- Consignes
• 1. Répondez aux questions suivantes à partir de l'article d'opinion sur l'Algérie.
(a) Qui signe l'article, et à quelle date ?
(b) Selon le paragraphe d'introduction, à quoi les gestionnaires des affaires du pays imposent-ils un retour ?
(c) D'après le dernier paragraphe, de quoi les changements d'envergure n'ont-ils pas été accompagnés ?
• 2. Traduisez en anglais la phrase suivante de l'article d'opinion sur l'Algérie : « Nous ne vivons plus dans le même pays que nos parents, pour ne pas parler des grands-parents. »

- Extrait du document
M A G H R E B

E M E R G E N T

Opinions

La nouvelle Algérie émerge sans conscience d’elle-même (opinion)

Par Yacine Temlali
septembre 22, 2016
La nouvelle Algérie émerge sans conscience d’elle-même (opinion)

Les bouleversement qu’a connus l’Algérie depuis l’indépendance imposent un nouveau modèle de gestion du pays. Or, ceux qui ont la charge de gérer les affaires s’accrochent encore à des méthodes désuètes, totalement inadaptées. Incapables de passer au monde politique moderne, animé par des partis et une société civile autonome, ils imposent un retour à ce qu’ils connaissent le mieux: la tribu, la région, ainsi que différents systèmes d’allégeance hors du temps.

 

L’Algérie a changé. Nous ne vivons plus dans le même pays que nos parents, pour ne pas parler des grands-parents. Mais ces changements d’envergure n’ont pas été accompagnés de l’évolution nécessaire du modèle de gestion du pays ni des institutions. Les dirigeants, les partis, les politiques, n’ont pas pris la mesure des changements survenus et n’en ont pas tiré les conséquences. Ils n’ont pas adapté leurs analyses, encore moins les instruments de gestion.

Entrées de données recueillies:
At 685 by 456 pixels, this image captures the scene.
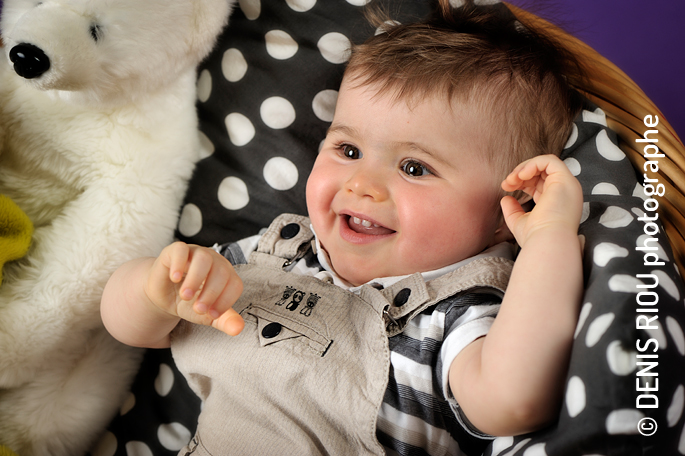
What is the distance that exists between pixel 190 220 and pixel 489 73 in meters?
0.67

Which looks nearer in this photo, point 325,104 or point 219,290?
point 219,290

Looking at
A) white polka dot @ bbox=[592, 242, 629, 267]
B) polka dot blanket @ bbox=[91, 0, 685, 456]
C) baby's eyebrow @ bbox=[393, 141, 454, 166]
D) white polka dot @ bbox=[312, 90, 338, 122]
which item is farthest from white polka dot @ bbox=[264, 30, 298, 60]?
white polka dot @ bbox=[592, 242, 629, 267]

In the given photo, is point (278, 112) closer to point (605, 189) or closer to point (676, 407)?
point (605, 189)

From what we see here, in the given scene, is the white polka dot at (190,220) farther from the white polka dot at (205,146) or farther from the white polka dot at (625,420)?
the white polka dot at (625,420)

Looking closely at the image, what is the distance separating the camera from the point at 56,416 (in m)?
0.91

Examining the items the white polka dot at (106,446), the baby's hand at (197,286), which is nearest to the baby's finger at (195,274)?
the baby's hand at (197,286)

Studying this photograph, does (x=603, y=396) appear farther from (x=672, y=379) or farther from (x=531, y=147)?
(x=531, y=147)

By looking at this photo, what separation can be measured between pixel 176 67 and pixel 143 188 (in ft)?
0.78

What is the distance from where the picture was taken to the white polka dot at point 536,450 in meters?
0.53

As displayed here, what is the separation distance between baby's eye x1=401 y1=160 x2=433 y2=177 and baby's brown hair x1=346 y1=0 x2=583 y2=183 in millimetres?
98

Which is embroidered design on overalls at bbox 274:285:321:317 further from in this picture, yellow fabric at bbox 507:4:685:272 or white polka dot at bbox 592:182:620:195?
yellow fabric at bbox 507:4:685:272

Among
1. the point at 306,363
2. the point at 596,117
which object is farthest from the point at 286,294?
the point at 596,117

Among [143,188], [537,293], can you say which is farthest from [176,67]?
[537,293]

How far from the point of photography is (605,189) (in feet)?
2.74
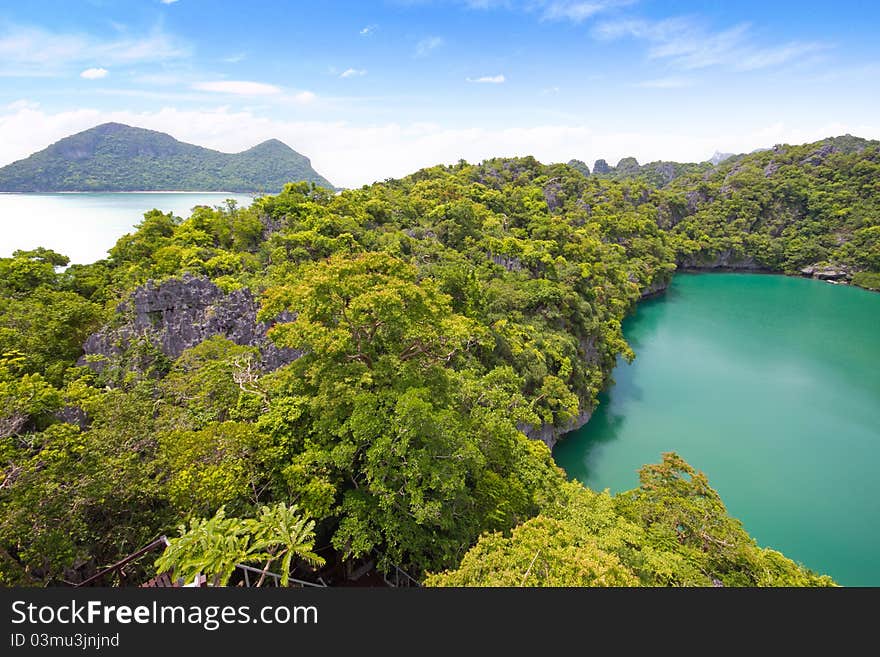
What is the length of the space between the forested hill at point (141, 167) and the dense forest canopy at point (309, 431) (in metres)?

---

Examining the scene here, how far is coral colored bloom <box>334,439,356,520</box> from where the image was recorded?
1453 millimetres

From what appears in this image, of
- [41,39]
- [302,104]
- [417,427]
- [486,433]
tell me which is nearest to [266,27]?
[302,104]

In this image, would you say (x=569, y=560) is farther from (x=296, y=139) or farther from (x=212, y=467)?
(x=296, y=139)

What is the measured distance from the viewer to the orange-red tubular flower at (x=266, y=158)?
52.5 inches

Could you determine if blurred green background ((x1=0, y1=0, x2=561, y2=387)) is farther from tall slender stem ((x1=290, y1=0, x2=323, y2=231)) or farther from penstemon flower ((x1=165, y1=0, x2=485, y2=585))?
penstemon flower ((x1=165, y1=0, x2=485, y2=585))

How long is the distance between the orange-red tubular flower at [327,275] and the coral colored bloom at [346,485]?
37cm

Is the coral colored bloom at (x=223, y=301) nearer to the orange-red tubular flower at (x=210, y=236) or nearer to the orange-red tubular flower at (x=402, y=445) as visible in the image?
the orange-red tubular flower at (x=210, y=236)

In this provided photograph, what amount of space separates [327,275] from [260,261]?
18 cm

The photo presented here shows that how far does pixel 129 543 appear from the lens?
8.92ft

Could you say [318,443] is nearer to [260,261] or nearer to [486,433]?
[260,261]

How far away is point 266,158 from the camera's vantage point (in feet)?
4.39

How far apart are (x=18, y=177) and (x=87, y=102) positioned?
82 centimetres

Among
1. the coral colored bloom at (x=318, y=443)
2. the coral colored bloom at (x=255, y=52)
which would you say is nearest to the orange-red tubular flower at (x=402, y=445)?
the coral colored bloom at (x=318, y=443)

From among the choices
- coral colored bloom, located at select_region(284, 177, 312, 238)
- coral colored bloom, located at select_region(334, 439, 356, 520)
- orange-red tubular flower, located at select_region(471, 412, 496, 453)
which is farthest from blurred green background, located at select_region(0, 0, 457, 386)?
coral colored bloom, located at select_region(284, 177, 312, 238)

- Corrigés
• 1.
(a) Yacine Temlali, le 22 septembre 2016.
(b) À la tribu, à la région, ainsi qu'à différents systèmes d'allégeance hors du temps.
(c) De l'évolution nécessaire du modèle de gestion du pays et des institutions.

• 2. We no longer live in the same country as our parents, let alone our grandparents.